8. Some of our most interesting discussions so far have circled back to the enduring debate over what it might mean to talk about romance fiction as “porn for women”: a debate that is re-opened rather explicitly (no pun intended) by each of our first two novels. Drawing on Snitow’s original essay, on Berlant and Warner’s essay “Sex in Public,” on contemporary debates about porn culture, “sex-positive feminism,” and feminist porn (did you know there are “Feminist Porn Awards”), write an essay on one or both of our first two novels. What do Crusie and / or Dahl suggest about the status of popular romance fiction as “porn for women,” or about what is at stake in the debate itself? How might ideas from outside the romance / romance scholarship community (i.e., the discussions of heteronormativity in Berlant or others) illuminate the explorations and the “policing” of female desire and sexuality in one or both of these novels?

9. E-Curious variation: using the same texts and topics, compare and contrast Dahl’s Talk Me Down, published in print by HQN, with The Wicked West, published only in ebook form and written at a double remove (by Dahl as Molly as Holly). How do the explorations and limitations differ when Dahl steps into the (perhaps) more open genre of “erotic romance” and into the (perhaps) more open arena of electronic publishing? How do the texts differ in their negotiations with heteronormativity?
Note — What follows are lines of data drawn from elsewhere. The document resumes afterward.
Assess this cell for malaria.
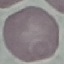

Uninfected.

Summary:
  - Preparation: thin blood smear
  - Capture: smartphone through the microscope eyepiece
  - Stain: Giemsa
  - Image type: cell patch, automatically extracted from a larger field of view and resized to 64 × 64 pixels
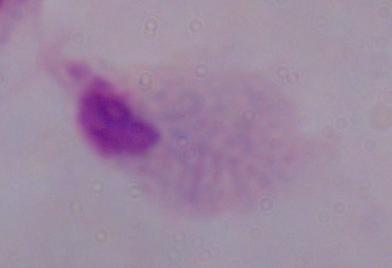

modality: photomicrograph
identification: trichomonad
magnification: 1000x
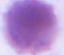
A red blood cell is seen. Photomicrograph. 1000x magnification.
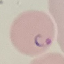

Summary:
  - Result: malaria parasites identified
  - Capture: smartphone camera at the microscope eyepiece
  - Preparation: thin blood smear
  - Stain: Giemsa
  - Image type: cell patch, automatically extracted from a larger field of view and resized to 64 × 64 pixels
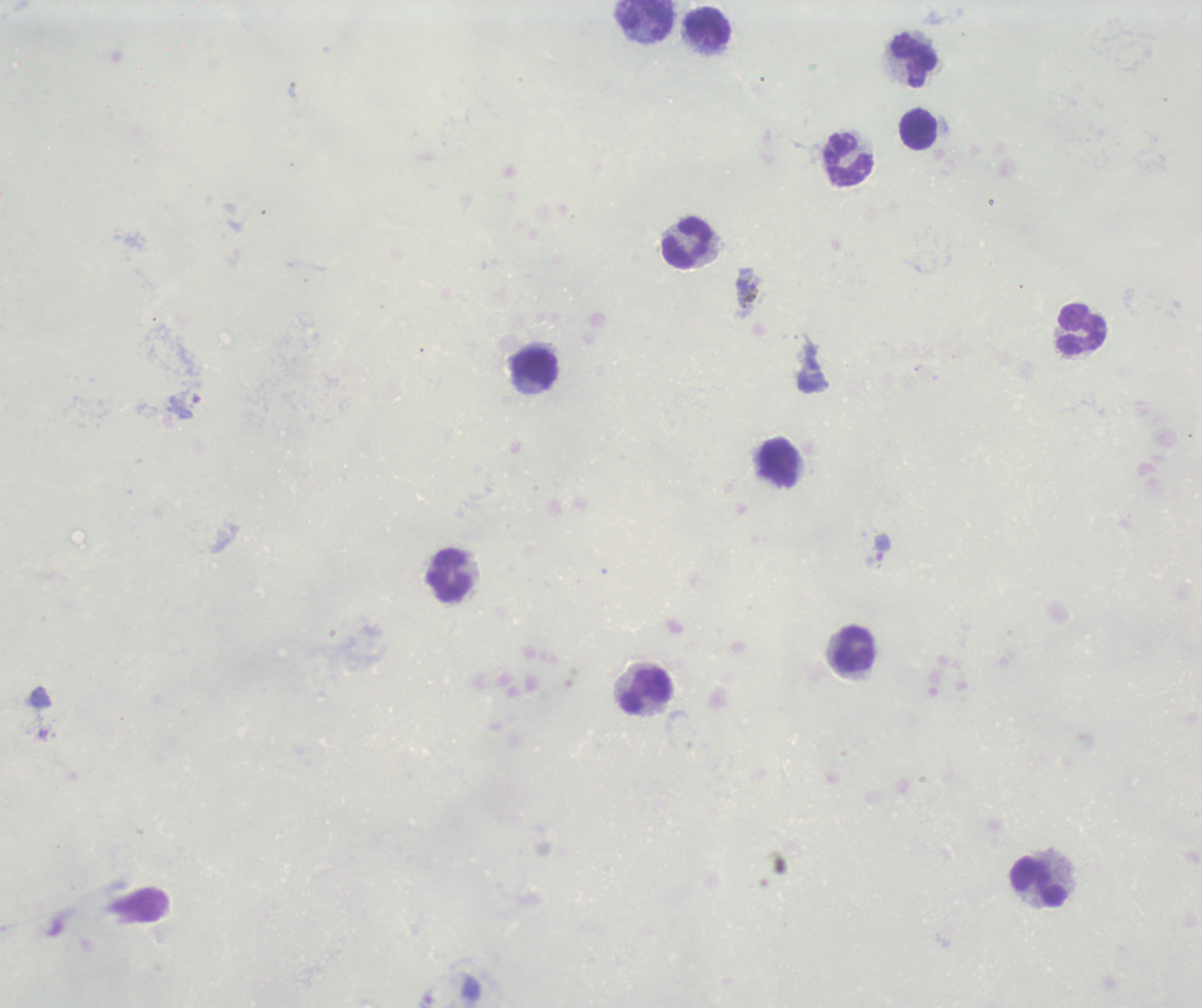 Approximate centers as [x, y] in pixels. Trophozoite locations: [883, 547]. Leukocyte locations: [646, 19], [707, 27], [914, 61], [919, 130], [850, 159], [687, 244], [1081, 330], [536, 368], [779, 463], [449, 575], [854, 650], [648, 691], [1040, 883]. Gametocyte locations: [747, 293]. Life-cycle stages observed: trophozoite, gametocyte. Thick smear of blood. Background quality: unsatisfactory. Result: malaria parasites detected. Previously used in an actual diagnosis. Image is 1202×1008 pixels. Single field of view. 100x magnification. Romanowsky stain.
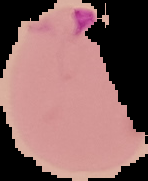
preparation: thin blood film
image_size: 148×181 pixels
result: Plasmodium parasites detected
image_type: segmented cell region with the area outside set to black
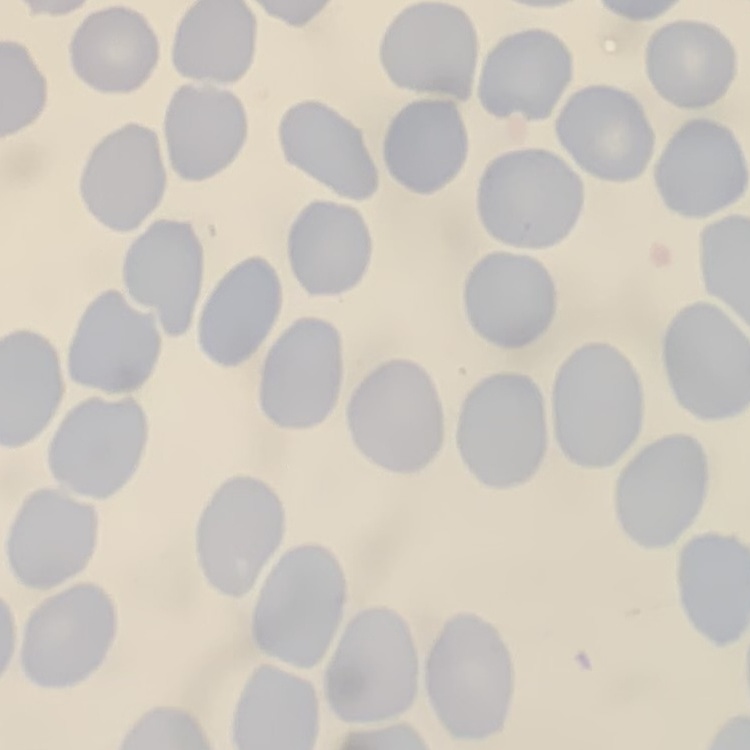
10. Having read two romance novels, several of you wanted to discuss the differences that you saw between Crusie and Dahl in terms of literary complexity, writing style, “fun,” and other aesthetic categories. For this essay, use your subjective response to these contrasting authors to explore their contrasting aesthetics. Rather than rank the novels against some ostensibly neutral or objective rubric—good writing does X; good books do Y; good authors don’t (but I do)—try to identify the contrasting goals or projects of the two texts, and describe the way each author’s style and / or structure helps her achieve that goal. (For example, if you notice one or both of these authors using stock language or trying to provoke stock responses in the reader, don’t assume that these are always bad things, as creative writing workshop leaders often suggest. Rather, think about how and why each author might deploy them, in the particular context, and what that might tell us about the text.)

11. One of the topics that quite interested a few of you in the first few days of class was the Smart Bitches’ account of the sexual education—and miseducation—provided by popular romance novels. Each of the novels we have read so far might be read as a didactic text, one that aims to correct earlier romance pedagogy and teach its own sexual curriculum. Looking closely at one or both of our novels, what exactly does this didactic project look like in practice? What corrections to previous romance tropes do we find? What lessons are taught, either explicitly or implicitly? Given the themes of the novel, why might we see precisely these scenes of instruction, in this order? Feel free to move from this specifically sexual topic into a broader consideration of the novel (or novels) as didactic art. What else does the text seem bent on teaching its readers, and how is that lesson conveyed?